Start Data to use

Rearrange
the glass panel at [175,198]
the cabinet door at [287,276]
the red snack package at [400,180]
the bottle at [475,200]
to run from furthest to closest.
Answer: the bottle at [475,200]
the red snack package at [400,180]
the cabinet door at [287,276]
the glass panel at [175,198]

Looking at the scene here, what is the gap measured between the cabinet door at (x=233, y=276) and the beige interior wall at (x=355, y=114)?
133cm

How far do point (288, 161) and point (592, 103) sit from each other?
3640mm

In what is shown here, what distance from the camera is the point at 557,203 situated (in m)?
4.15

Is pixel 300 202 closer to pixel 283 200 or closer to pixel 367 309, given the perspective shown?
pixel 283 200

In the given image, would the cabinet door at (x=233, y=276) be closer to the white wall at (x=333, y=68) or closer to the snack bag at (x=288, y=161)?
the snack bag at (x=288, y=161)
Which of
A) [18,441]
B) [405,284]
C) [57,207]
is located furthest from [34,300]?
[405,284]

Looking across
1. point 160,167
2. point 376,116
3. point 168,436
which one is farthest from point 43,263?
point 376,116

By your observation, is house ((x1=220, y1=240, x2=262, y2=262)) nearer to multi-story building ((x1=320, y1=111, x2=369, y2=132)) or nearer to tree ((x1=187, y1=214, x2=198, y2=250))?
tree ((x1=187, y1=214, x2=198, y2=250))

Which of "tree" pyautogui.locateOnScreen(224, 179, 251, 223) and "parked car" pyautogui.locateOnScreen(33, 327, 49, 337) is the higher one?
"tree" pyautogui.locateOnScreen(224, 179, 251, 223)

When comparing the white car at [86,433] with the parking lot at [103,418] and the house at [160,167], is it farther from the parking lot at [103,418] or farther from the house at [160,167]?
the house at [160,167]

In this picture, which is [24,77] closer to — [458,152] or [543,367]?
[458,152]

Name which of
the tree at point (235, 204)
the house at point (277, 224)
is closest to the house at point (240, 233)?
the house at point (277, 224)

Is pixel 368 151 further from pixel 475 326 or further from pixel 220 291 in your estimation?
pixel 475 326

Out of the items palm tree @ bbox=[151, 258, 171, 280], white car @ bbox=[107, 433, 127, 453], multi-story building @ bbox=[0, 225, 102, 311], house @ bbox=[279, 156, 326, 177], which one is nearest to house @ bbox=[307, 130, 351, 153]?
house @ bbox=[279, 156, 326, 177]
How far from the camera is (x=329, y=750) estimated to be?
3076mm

End Data to use

Reproduce all of the records above word for word, keeping each line as it appears.

Rearrange
the glass panel at [175,198]
the cabinet door at [287,276]
the red snack package at [400,180]
the bottle at [475,200]
to run from furthest to closest.
Answer: the bottle at [475,200]
the red snack package at [400,180]
the cabinet door at [287,276]
the glass panel at [175,198]

Looking at the scene here, what is the gap measured between the cabinet door at (x=233, y=276) and the beige interior wall at (x=355, y=114)?
133cm

How far do point (288, 161) and point (592, 103) sit from each other?
3640mm

In what is shown here, what distance from the camera is the point at 557,203 situated (in m)?
4.15

Is pixel 300 202 closer to pixel 283 200 or closer to pixel 367 309, given the perspective shown?
pixel 283 200

In the given image, would the cabinet door at (x=233, y=276) be closer to the white wall at (x=333, y=68) or closer to the snack bag at (x=288, y=161)?
the snack bag at (x=288, y=161)
Which of
A) [18,441]
B) [405,284]
C) [57,207]
is located furthest from [34,300]?
[405,284]

Looking across
1. point 160,167
2. point 376,116
3. point 168,436
which one is farthest from point 43,263?
point 376,116

By your observation, is house ((x1=220, y1=240, x2=262, y2=262)) nearer to multi-story building ((x1=320, y1=111, x2=369, y2=132)) or nearer to tree ((x1=187, y1=214, x2=198, y2=250))?
tree ((x1=187, y1=214, x2=198, y2=250))

Which of "tree" pyautogui.locateOnScreen(224, 179, 251, 223) and "parked car" pyautogui.locateOnScreen(33, 327, 49, 337) is the higher one?
"tree" pyautogui.locateOnScreen(224, 179, 251, 223)

When comparing the white car at [86,433] with the parking lot at [103,418] and the house at [160,167], is it farther from the parking lot at [103,418] or farther from the house at [160,167]?
the house at [160,167]

In this picture, which is [24,77] closer to — [458,152] or [543,367]?
[458,152]

Name which of
the tree at point (235, 204)
the house at point (277, 224)
is closest to the house at point (240, 233)?
the house at point (277, 224)

Is pixel 368 151 further from pixel 475 326 or further from pixel 220 291 in your estimation?
pixel 475 326

Out of the items palm tree @ bbox=[151, 258, 171, 280], white car @ bbox=[107, 433, 127, 453], multi-story building @ bbox=[0, 225, 102, 311], house @ bbox=[279, 156, 326, 177], which one is nearest to house @ bbox=[307, 130, 351, 153]?
house @ bbox=[279, 156, 326, 177]
How far from the camera is (x=329, y=750) estimated to be?
3076mm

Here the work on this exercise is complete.